= THE REQUEST =
Extend the patent background on electrophotographic recording apparatus below, picking up after its final sentence.

= TEXT EXTRACT =
........

1) Field of the Invention
The present invention relates to an electrophotographic recording apparatus such as a copying machine, a laser printer or the like, and in particular, relates to an improvement of such an electrophotographic recording apparatus in which a one-component developer is used for recording an image.
2) Description of the Related Art
In an electrophotographic recording apparatus, the following processes are typically carried out:
a) a uniform distribution of electrical charges is produced on a surface of an electrostatic latent image carrying body;
b) an electrostatic latent image is formed on a charged area of the body surface by an optical writing means such as a laser beam scanner, an optical projector or the like;
c) the latent image is developed as a visible image with a developer or toner, which is electrically charged to be electrostatically adhered to the latent image zone;
d) the developed toner image is elect ostatically transferred from the body to a sheet of paper; and
e) the transferred toner image is fixed on the sheet of paper by a toner image fixing means such as a heat roller.
Typically, the electrostatic latent image carrying body may be an electrophotographic photoreceptor, usually formed as a drum and called a photosensitive drum, having a cylindrical conductive substrate and a photoconductive insulating film bonded to a cylindrical surface thereof. In general, the charged area on the drum is produced by an electric discharger such as a corona discharger, and this type of discharger is also used for the transfer of the developed toner image from the drum to the paper.
As one type of developer, a two-component developer, which is well known, is composed of a toner component (colored fine synthetic resin particles) and a magnetic component (magnetic fine carriers). Note, typically the toner particles have an average diameter of about 10 μm, and the magnetic carriers have a diameter ten times larger than the average diameter of the toner particles. Usually, a developing device using this type developer includes a vessel for holding the two-component developer, wherein the developer is agitated by an agitator provided therein. This agitation causes the toner particles and the magnetic carriers to be subjected to triboelectrification, whereby the toner particles are electrostatically adhered to each of the magnetic carriers. The developing device also includes a magnetic roller provided within the vessel as a developing roller in such a manner that a portion of the magnetic roller is exposed therefrom and faces the surface of the photosensitive drum. The magnetic carriers with the toner particles are magnetically adhered to the surface of the magnetic roller to form a magnetic brush therearound, and by rotating the magnetic roller carrying the magnetic brush, the toner particles are brought to the surface of the drum for the development of the electrostatic latent image formed thereon.
In this developing process, a quality of the developed toner image, and therefore the recorded toner image, greatly depends upon an amount of electric charges of the toner, and the amount of electric charges is governed by environmental factors, especially, a temperature and air moisture content. In general, under a low temperature and low air moisture content, the electric charges of the toner become larger, whereas under a high temperature and high air moisture content, the amount of charges of the toner become smaller. When the toner is excessively charged, a density of the toner image is lowered to thereby cause a deterioration of the recorded toner image. On the contrary, as the charges of the toner become smaller, the density of the toner image becomes higher, but an electrophotographic fog appears as a stain on the sheet or paper when the charges of the toner are too small.

........

= DATA EXTRACT =
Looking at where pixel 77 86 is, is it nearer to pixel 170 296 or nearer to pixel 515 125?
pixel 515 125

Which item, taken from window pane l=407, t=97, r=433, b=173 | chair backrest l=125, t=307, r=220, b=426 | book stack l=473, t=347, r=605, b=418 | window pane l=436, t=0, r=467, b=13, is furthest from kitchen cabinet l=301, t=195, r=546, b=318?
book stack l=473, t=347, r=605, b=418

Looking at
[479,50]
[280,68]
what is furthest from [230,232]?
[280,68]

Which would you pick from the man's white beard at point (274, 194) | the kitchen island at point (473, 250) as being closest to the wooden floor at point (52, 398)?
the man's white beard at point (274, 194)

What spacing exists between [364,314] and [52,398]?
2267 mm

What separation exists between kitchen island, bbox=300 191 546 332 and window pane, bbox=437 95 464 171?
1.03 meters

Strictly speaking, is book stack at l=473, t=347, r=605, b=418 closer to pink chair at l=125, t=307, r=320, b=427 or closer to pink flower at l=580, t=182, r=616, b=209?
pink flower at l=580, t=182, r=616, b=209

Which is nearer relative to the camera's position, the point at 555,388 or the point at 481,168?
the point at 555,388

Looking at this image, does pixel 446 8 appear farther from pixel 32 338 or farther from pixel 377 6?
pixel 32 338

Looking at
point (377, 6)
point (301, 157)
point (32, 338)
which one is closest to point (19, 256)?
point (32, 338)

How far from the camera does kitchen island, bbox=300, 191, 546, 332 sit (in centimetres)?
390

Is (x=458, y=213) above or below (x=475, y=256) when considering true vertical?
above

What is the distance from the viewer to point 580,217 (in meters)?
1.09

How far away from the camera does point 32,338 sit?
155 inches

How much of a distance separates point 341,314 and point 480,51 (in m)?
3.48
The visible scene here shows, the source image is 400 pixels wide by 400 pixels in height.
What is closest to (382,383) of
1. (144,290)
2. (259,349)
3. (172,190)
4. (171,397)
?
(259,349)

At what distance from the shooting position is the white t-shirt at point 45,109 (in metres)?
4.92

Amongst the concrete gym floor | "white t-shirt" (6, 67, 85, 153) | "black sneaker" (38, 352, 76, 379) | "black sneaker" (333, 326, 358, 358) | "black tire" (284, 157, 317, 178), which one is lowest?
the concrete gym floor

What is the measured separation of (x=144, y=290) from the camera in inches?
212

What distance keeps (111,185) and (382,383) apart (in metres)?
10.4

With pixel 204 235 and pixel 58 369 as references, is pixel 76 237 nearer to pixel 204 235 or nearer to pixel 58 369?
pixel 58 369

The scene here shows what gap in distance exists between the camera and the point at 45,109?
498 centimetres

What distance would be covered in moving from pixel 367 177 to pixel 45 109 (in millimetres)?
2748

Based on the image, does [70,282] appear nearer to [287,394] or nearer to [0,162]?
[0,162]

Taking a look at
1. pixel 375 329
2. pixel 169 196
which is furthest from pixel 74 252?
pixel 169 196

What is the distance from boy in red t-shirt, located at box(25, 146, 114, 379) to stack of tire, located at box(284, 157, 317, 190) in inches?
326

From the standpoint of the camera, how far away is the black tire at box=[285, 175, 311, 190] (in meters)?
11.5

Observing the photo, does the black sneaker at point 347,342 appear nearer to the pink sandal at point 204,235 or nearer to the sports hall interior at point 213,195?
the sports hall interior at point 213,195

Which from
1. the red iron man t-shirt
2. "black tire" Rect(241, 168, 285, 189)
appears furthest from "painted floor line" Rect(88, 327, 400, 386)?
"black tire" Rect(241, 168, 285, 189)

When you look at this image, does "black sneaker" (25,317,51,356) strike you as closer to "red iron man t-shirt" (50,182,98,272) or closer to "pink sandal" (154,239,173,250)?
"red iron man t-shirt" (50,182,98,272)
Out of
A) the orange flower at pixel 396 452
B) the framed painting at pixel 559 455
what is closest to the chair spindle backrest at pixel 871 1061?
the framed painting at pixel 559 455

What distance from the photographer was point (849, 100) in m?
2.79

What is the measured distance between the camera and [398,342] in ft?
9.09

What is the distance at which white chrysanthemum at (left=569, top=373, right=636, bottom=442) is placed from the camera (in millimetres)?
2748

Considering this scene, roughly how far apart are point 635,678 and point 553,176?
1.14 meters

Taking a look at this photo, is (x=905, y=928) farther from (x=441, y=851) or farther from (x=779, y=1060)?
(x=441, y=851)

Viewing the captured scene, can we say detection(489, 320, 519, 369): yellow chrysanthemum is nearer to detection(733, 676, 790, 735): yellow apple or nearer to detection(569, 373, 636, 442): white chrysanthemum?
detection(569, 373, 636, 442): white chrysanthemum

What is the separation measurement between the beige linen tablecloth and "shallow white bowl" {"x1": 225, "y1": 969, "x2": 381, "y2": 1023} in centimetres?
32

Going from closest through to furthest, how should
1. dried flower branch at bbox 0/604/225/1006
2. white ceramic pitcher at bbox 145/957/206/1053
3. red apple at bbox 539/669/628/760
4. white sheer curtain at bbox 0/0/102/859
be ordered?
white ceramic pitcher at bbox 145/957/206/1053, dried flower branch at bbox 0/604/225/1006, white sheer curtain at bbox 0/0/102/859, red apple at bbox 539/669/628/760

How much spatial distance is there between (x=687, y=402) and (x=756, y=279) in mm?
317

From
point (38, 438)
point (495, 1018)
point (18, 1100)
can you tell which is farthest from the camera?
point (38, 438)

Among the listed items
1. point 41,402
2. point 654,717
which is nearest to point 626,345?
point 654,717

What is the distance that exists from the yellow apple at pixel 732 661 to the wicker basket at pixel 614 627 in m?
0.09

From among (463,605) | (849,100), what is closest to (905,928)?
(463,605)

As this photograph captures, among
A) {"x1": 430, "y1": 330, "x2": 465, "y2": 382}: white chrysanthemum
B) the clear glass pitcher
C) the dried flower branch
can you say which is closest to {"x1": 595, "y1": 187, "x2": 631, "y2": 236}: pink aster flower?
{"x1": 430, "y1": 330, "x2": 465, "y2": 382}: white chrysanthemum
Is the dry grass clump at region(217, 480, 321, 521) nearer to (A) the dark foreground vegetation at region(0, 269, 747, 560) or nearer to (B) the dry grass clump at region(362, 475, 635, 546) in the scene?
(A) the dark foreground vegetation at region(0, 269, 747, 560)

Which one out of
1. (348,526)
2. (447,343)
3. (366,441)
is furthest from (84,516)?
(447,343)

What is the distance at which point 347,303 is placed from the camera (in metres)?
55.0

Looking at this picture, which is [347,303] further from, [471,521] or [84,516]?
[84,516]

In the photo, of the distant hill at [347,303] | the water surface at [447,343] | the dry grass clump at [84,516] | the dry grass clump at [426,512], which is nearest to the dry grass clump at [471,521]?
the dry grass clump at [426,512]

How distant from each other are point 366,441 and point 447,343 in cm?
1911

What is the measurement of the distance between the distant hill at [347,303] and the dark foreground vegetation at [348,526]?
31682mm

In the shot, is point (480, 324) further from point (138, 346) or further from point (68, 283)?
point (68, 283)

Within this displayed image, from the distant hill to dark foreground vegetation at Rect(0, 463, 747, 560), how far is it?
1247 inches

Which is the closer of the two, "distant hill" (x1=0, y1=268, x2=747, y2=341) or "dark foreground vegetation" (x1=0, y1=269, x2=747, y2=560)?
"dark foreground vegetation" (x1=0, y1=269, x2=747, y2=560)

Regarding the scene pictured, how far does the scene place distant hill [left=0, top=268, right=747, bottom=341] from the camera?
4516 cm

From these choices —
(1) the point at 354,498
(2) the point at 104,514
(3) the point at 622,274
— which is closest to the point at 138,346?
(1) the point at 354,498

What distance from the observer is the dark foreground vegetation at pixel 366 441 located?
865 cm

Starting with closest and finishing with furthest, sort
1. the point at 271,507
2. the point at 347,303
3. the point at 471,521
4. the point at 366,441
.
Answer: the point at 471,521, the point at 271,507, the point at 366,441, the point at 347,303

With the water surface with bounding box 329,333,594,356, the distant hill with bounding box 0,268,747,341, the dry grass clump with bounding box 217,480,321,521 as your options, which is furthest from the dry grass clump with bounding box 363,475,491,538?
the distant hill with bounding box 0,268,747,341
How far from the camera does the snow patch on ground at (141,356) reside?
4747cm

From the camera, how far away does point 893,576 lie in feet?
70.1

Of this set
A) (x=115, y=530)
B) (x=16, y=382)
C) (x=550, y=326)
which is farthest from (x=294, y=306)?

........

= OUTPUT OF THE TASK =
A one-component developer is also known, which is composed of only a toner component (colored fine synthetic resin particles), and there are two types of the one-component developer; a magnetic type and a non-magnetic type. Namely, each toner particle of the magnetic type one-component developer has a resin part and a magnetic fine power part, whereas each particle of the non-magnetic type one-component developer has only a resin part. A developing device using the magnetic type one-component developer is also provided with a magnetic roller, which can be constructed in substantially the same manner as that for the two-component developer. Namely, the magnetic type one-component developer also can be brought to the surface of the photosensitive drum by the rotating magnetic roller as in the developing device using the two-component developer. In a developing device using the non-magnetic type one-component developer, a conductive elastic roller, which may be formed of a conductive foam rubber material, is used as a developing roller. When the conductive elastic roller is rotated within a body of the developer held by a vessel, the toner particles are frictionally entrained to be brought to the surface of the photosensitive drum.
In the developing device using the one-component developer, it is always necessary to bring the toner on the drum to a uniform thickness before an even development of the latent image can be obtained. Namely, a uniform layer of the toner must be formed around the developing roller. To this end, the developing device is provided with a blade member engaged with the surface of the developing roller, to uniformly regulate a thickness of the toner layer formed therearound. The blade member also serves to electrically charge the toner particles by a triboelectrification therebetween. In this case, a material of the blade member is selected such that the toner is charged with a desired polarity. Nevertheless, a charging characteristic of the one-component developer is also affected by a temperature and air moisture content. Generally, the one-component developer is liable to have a low electric charge under the triboelectrication with the blade member, and thus an electrophotographic fog may appear even under normal temperature and normal air moisture content.
The conventional electrophotographic recording apparatus also involves a problem to be solved in the toner image transferring process. The electric discharger used in this process gives the sheet or paper an electric charge having a polarity opposite to that of the developed toner image, whereby the toner image is electrostatically transferred from the photosensitive drum to the paper. A quality of the transferred toner image, and therefore the recorded toner image, depends upon a toner transfer efficiency, and this toner transfer efficiency is also governed by a temperature and air moisture content. Note, the toner transfer efficiency is defined as a ratio of an amount of the transferred toner to a total amount of the toner held by the drum. As the temperature and air moisture content is higher, the toner transfer efficiency is reduced so that a density of the transferred toner image, and therefore the recorded toner image, is lowered.
Furthermore, the electric discharger used in the toner transferred process has an inherent defect in that ozone is produced during the energizing thereof. Not only is ozone injurious to the health, but also it causes a premature deterioration of the photosensitive drum and other parts of the printer. Also, the use of the electric dischargers results in an increase in the production cost of the recording apparatus, because it must be provided with a high voltage electric power source for the electric discharger and an ozone filter for preventing an ozone leakage. Of course, this is also true for the electric discharger used to produce an electrically charged area on the photosensitive drum.
An object of the present invention is to provide an electrophotographic recording apparatus using the one-component developer, which is improved such that a reasonable quality of the recorded toner image can be obtained under a high temperature and high air moisture content.
Another object of the present invention is to provide such an electrophotographic recording apparatus as mentioned above, in which a production of ozone can be completely eliminated.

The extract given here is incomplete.